**Text excerpt:**

§ §

MWC champion
- Conference: Midwest Conference
- Record: 8–0 (7–0 MWC)
- Head coach: Dick Clausen (8th season);
- MVP: Elliott "Shady" Day
- Home stadium: Kingston Stadium

= 1955 Coe Kohawks football team =

American college football season

The 1955 Coe Kohawks football team represented Coe College as a member of the Midwest Conference (MWC) during the 1955 college football season. Led by Dick Clausen in his eighth and final season as head coach, the Kohawks compiled a perfect overall record of 8–0 with a mark of 7–0 in conference play, winning the MWC title.

After the season, Coe received a "feeler" from representatives of the Tangerine Bowl. To play in a bowl game, Coe needed approval from the other MWC schools. The matter was put to a vote, and the MWC schools voted 6–3 against allowing the Kohawks to play in the bowl.

§ §

**Task inputs:**
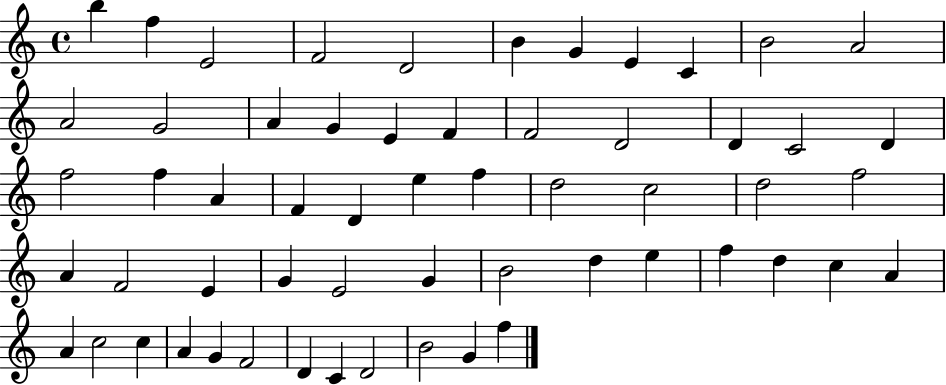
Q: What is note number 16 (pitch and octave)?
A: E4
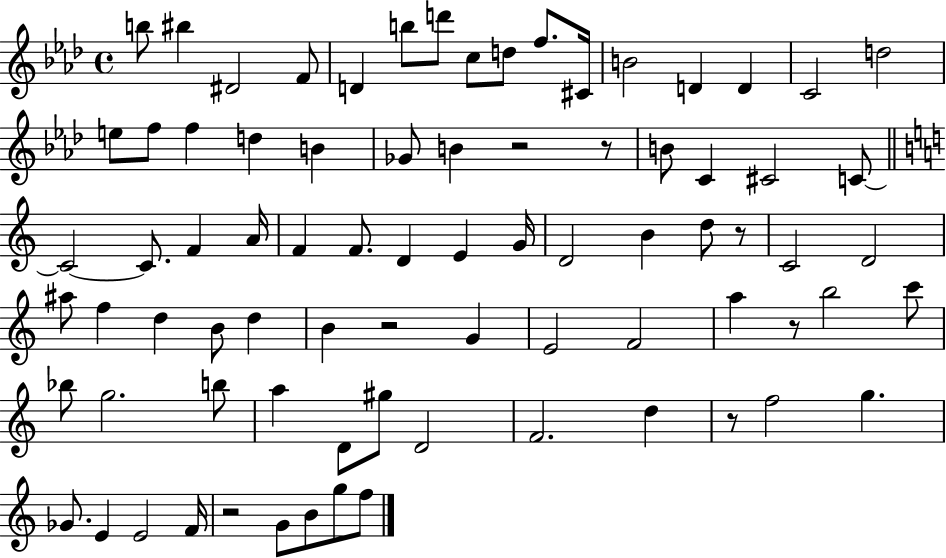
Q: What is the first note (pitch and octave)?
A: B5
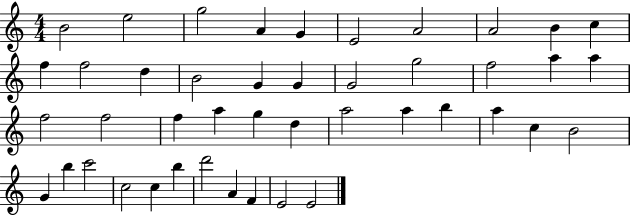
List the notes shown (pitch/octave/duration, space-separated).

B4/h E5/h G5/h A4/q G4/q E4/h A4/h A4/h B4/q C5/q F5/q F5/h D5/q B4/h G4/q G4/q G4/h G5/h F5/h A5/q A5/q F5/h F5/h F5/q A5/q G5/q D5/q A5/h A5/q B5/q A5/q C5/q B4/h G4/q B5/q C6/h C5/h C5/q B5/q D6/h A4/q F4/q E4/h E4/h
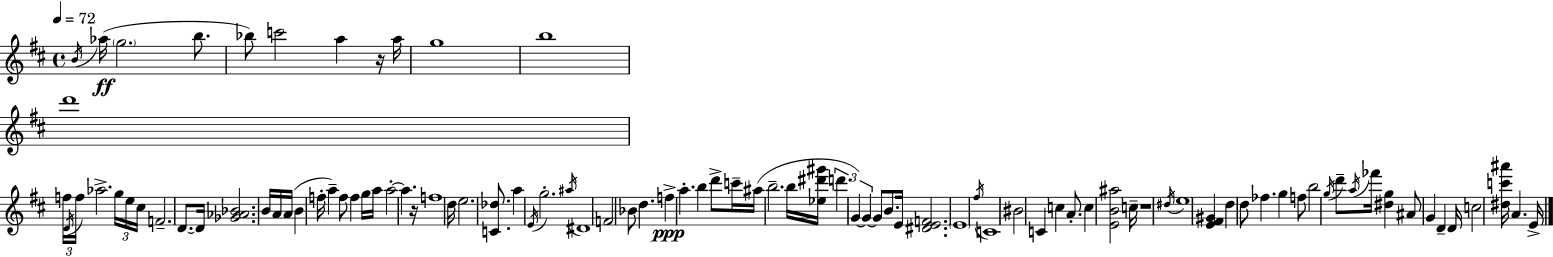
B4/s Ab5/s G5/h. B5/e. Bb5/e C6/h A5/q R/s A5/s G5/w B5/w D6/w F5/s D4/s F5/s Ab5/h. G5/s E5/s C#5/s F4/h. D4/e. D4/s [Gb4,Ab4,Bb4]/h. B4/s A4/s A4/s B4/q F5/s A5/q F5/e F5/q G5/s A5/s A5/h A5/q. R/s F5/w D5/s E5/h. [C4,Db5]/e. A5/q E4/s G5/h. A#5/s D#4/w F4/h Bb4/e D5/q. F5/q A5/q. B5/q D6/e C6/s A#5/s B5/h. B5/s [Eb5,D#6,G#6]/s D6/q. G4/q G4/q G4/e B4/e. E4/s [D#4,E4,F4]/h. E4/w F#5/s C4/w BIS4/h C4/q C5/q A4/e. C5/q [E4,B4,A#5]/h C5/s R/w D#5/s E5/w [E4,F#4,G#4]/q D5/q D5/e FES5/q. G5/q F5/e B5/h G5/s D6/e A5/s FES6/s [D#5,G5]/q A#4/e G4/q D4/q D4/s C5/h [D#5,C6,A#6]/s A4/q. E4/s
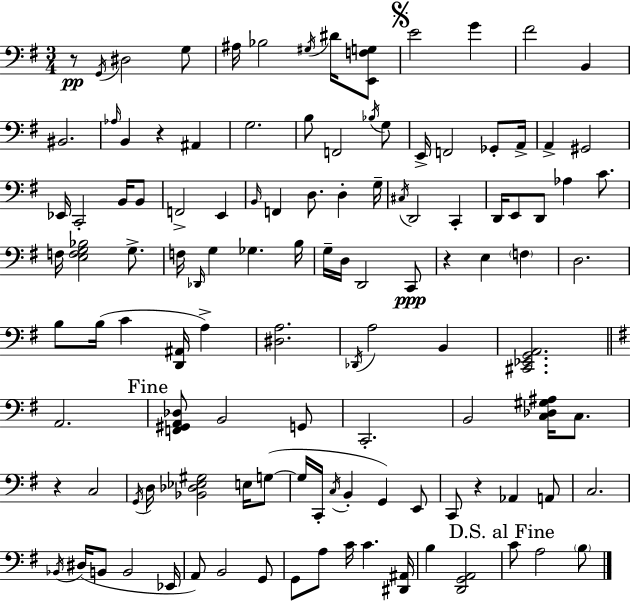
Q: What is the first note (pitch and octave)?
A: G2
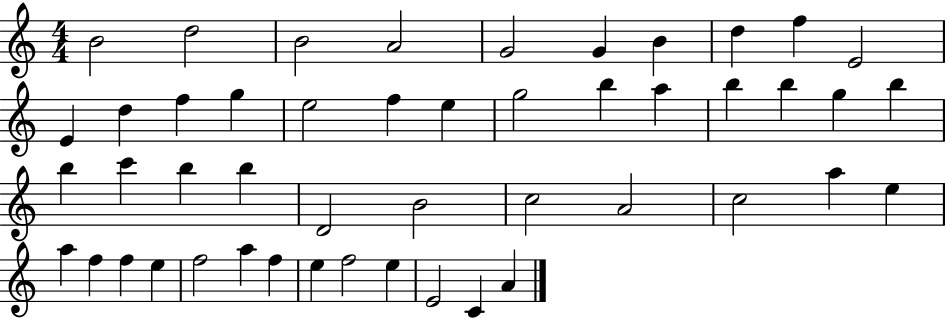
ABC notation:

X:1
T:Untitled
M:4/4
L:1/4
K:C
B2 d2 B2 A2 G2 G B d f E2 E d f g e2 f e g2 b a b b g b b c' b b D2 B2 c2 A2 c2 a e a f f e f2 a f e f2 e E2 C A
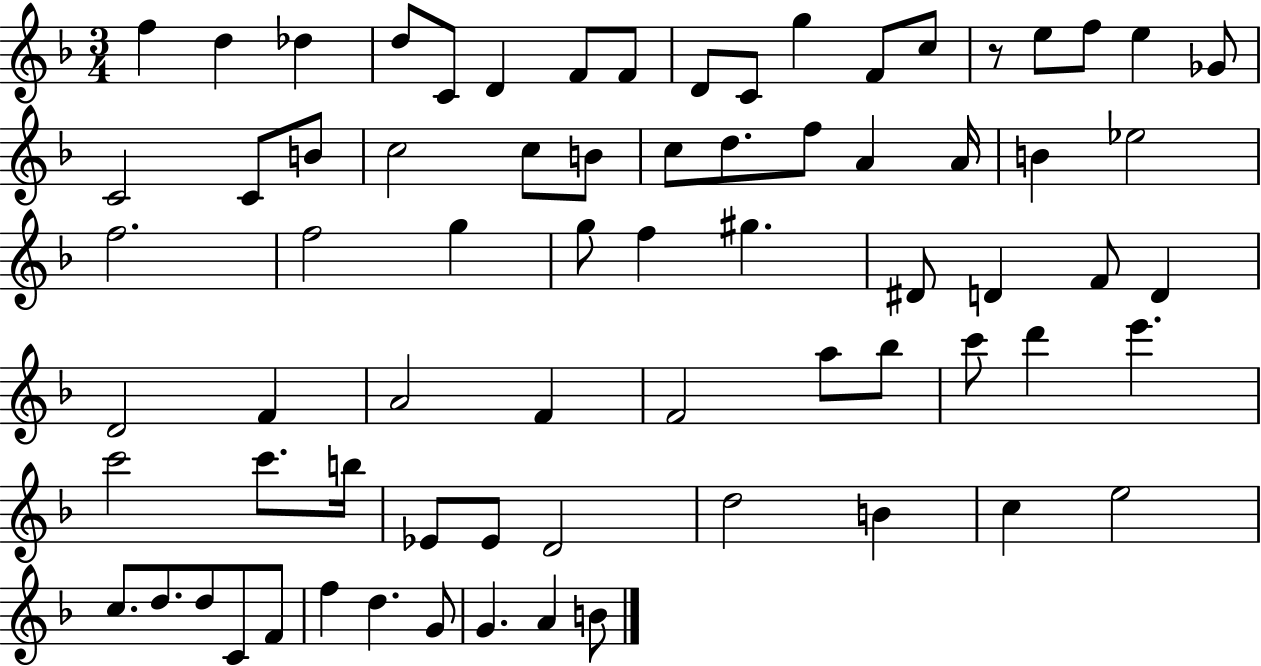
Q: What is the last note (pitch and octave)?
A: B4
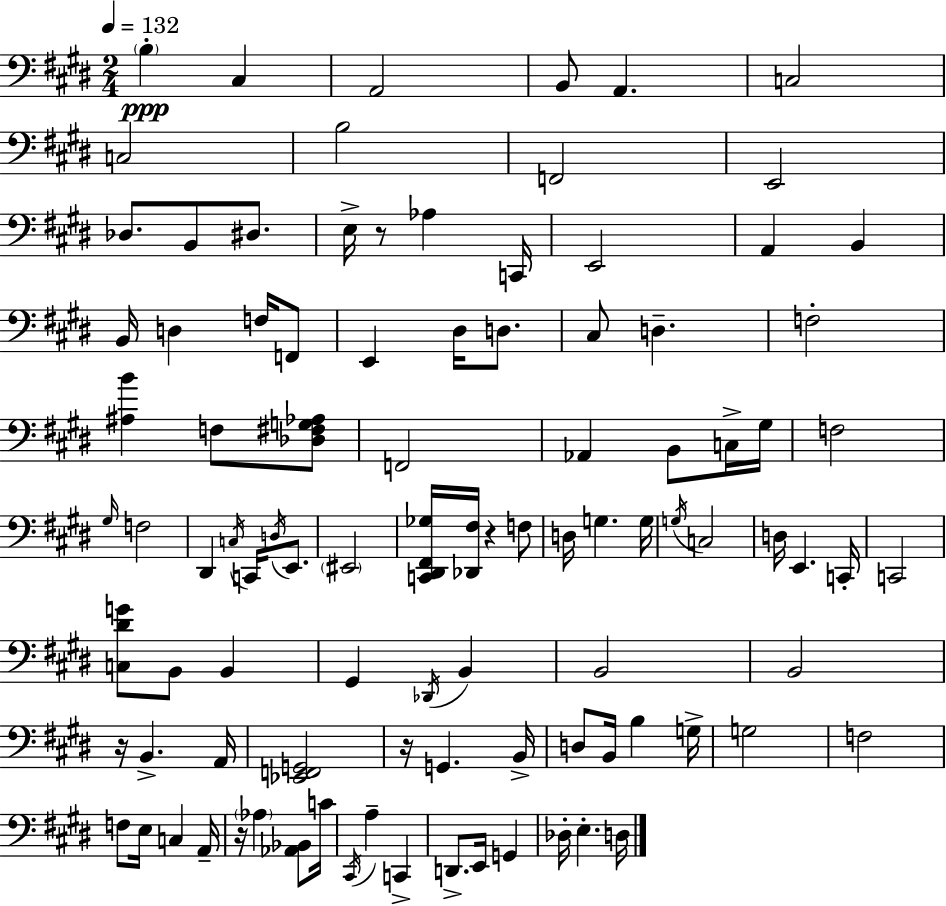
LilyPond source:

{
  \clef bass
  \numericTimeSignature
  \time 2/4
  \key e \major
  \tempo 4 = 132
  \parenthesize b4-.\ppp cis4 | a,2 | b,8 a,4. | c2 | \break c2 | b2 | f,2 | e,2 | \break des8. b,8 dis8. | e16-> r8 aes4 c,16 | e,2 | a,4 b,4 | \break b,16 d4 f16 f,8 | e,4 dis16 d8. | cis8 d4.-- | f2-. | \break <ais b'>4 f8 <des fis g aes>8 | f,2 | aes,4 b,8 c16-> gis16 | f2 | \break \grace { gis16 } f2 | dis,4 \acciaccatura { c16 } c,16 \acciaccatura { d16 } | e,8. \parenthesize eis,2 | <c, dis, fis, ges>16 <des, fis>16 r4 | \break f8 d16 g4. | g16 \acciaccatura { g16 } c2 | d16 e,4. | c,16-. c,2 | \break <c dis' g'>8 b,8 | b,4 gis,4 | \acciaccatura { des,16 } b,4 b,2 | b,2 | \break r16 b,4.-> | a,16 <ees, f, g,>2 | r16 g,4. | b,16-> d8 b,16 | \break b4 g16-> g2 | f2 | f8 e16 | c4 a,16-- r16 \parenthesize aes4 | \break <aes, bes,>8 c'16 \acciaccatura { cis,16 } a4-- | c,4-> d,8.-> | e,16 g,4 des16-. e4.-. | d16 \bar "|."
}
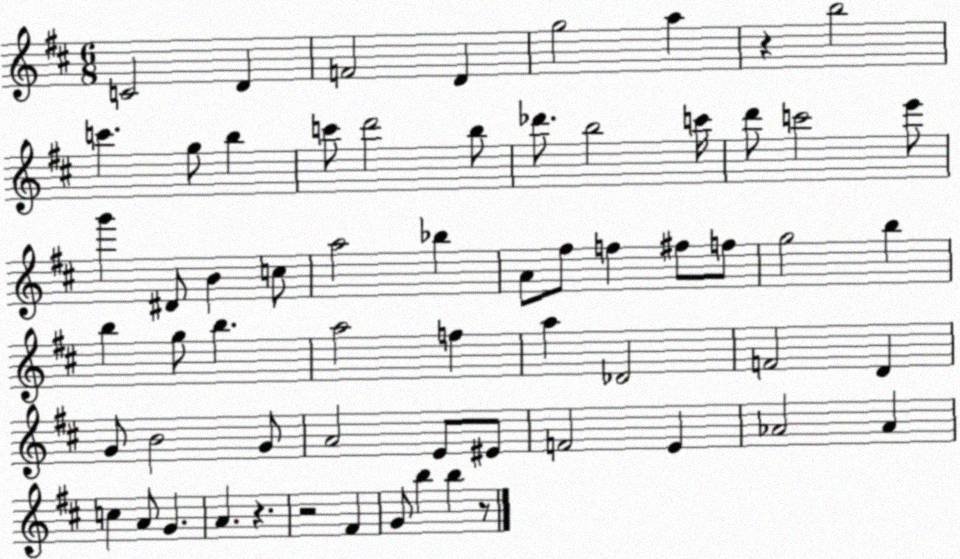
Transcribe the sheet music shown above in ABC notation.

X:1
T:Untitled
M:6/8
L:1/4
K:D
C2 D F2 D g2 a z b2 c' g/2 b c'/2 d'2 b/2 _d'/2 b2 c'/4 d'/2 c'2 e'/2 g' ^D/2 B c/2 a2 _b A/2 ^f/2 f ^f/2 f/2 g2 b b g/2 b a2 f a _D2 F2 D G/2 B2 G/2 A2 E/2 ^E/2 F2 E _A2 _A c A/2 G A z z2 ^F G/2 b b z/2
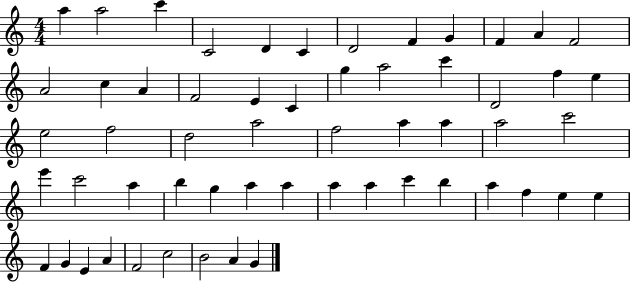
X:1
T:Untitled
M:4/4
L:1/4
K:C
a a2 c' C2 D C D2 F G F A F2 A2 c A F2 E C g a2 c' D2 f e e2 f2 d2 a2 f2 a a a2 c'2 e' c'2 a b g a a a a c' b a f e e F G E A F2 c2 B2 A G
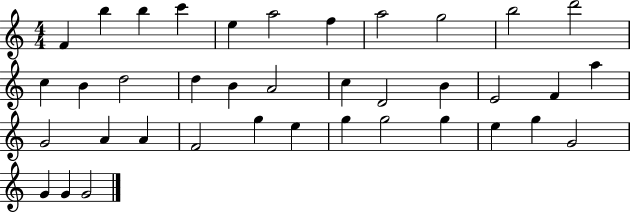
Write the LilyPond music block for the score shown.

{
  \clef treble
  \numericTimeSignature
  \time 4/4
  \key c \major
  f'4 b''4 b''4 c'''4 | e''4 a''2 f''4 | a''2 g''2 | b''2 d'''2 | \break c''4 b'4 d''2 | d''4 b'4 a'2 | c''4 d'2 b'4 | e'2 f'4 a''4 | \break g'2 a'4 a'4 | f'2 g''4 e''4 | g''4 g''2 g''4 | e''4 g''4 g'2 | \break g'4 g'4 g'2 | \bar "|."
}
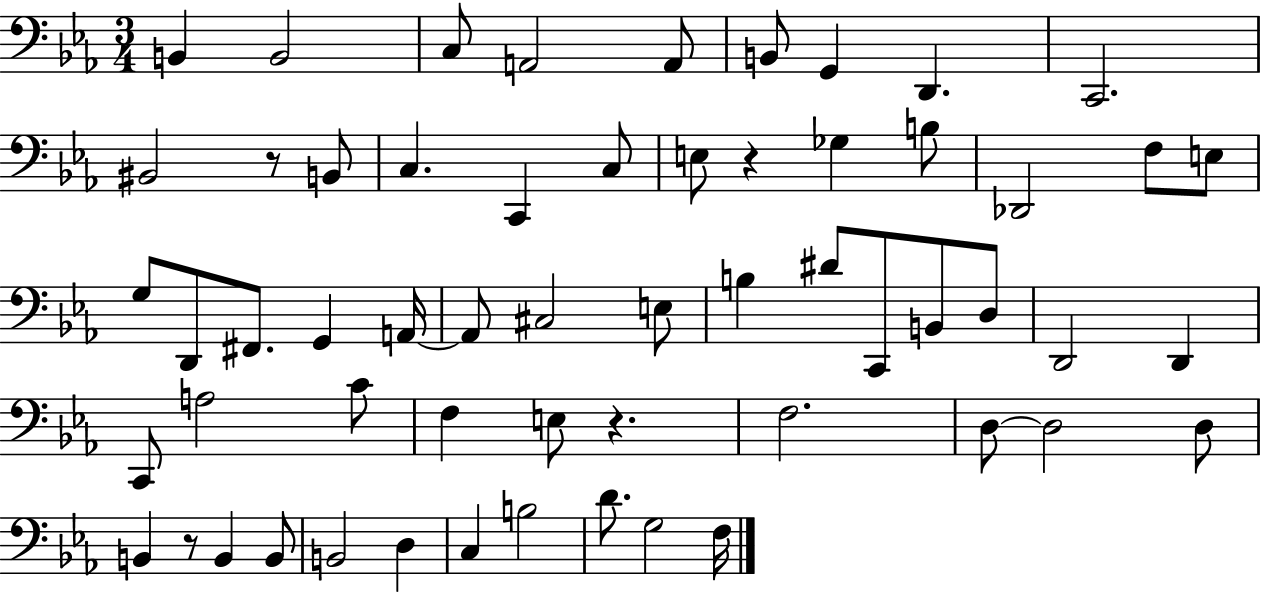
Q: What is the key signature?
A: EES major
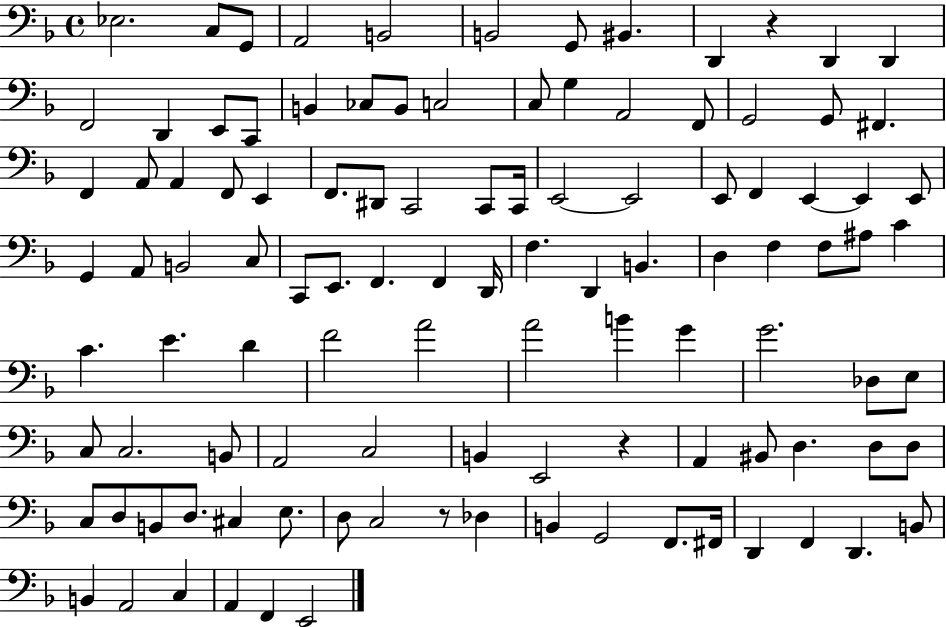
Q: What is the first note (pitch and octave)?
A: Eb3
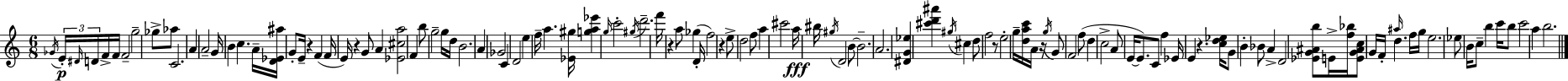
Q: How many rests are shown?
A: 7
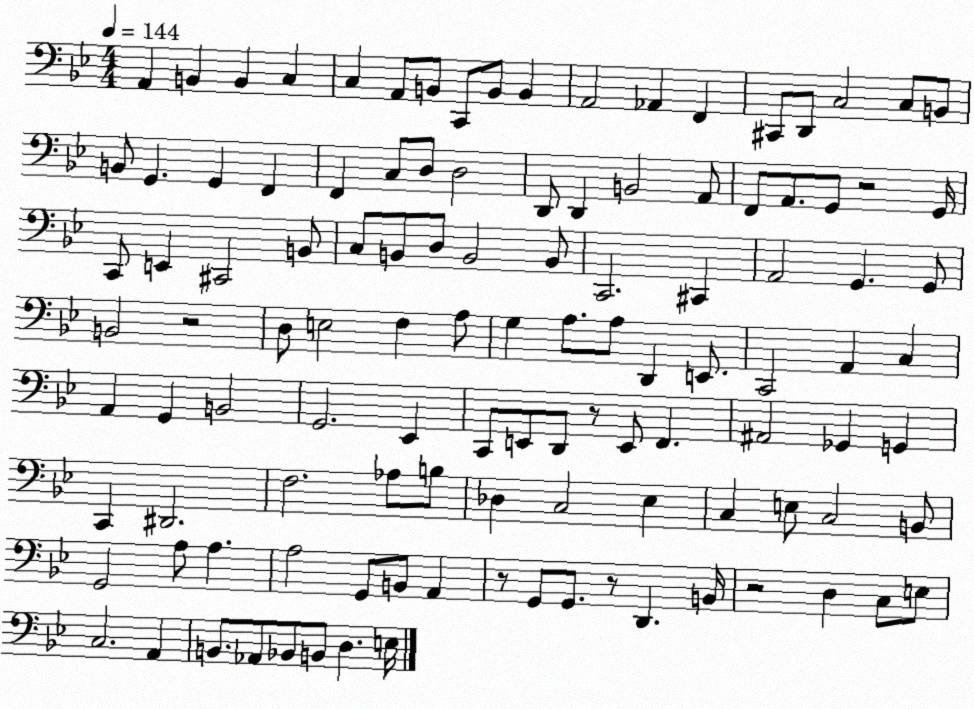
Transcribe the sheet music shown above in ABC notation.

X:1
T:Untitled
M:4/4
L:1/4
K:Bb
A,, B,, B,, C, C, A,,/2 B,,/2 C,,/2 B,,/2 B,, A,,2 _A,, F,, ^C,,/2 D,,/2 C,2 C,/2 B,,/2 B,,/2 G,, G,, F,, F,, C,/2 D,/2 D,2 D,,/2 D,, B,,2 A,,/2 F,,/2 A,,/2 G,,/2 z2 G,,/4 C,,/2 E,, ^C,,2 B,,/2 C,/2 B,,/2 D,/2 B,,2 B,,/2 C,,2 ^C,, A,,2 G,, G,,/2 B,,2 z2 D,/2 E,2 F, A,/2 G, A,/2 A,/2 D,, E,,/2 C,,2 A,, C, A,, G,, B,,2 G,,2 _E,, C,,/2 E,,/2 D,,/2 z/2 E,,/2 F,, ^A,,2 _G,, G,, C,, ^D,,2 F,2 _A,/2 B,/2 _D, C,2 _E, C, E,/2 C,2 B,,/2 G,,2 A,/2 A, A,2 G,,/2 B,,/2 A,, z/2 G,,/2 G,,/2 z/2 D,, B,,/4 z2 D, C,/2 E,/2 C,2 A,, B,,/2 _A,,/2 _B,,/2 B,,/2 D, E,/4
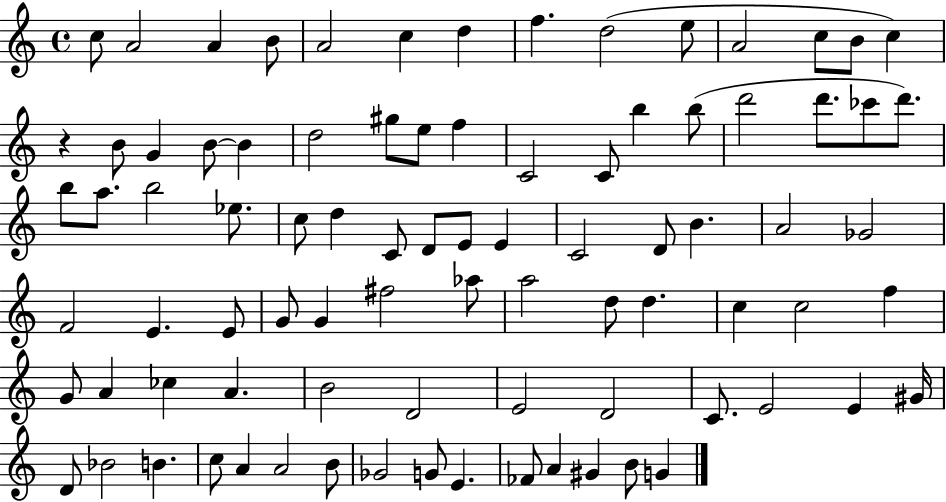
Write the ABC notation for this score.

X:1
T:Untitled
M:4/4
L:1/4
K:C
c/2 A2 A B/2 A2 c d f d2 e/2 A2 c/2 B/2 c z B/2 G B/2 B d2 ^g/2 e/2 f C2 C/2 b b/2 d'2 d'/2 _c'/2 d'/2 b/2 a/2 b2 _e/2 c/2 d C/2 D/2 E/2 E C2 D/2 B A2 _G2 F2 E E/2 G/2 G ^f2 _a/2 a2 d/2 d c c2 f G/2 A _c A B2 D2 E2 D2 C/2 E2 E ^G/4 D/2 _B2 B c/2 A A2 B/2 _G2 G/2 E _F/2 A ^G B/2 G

§ §

**Things to do:**
• A. Copy out the article on the 1955 Coe Kohawks football team in full, word for word.
• B. Lay out the lines of the entries from their start up to and including the line containing "List the notes" as a Markdown table with the columns Row and Line, numbering each row and skipping blank lines. Omit the pictures.
The article on the 1955 Coe Kohawks football team and the entries have no connection to each other.

**Written answers:**
• A.
MWC champion
- Conference: Midwest Conference
- Record: 8–0 (7–0 MWC)
- Head coach: Dick Clausen (8th season);
- MVP: Elliott "Shady" Day
- Home stadium: Kingston Stadium

= 1955 Coe Kohawks football team =

American college football season

The 1955 Coe Kohawks football team represented Coe College as a member of the Midwest Conference (MWC) during the 1955 college football season. Led by Dick Clausen in his eighth and final season as head coach, the Kohawks compiled a perfect overall record of 8–0 with a mark of 7–0 in conference play, winning the MWC title.

After the season, Coe received a "feeler" from representatives of the Tangerine Bowl. To play in a bowl game, Coe needed approval from the other MWC schools. The matter was put to a vote, and the MWC schools voted 6–3 against allowing the Kohawks to play in the bowl.

• B.
| Row | Line |
|---|---|
| 1 | Q: What is note number 16 (pitch and octave)? |
| 2 | A: E4 |
| 3 | Q: What is the first note (pitch and octave)? |
| 4 | A: B5 |
| 5 | List the notes shown (pitch/octave/duration, space-separated). |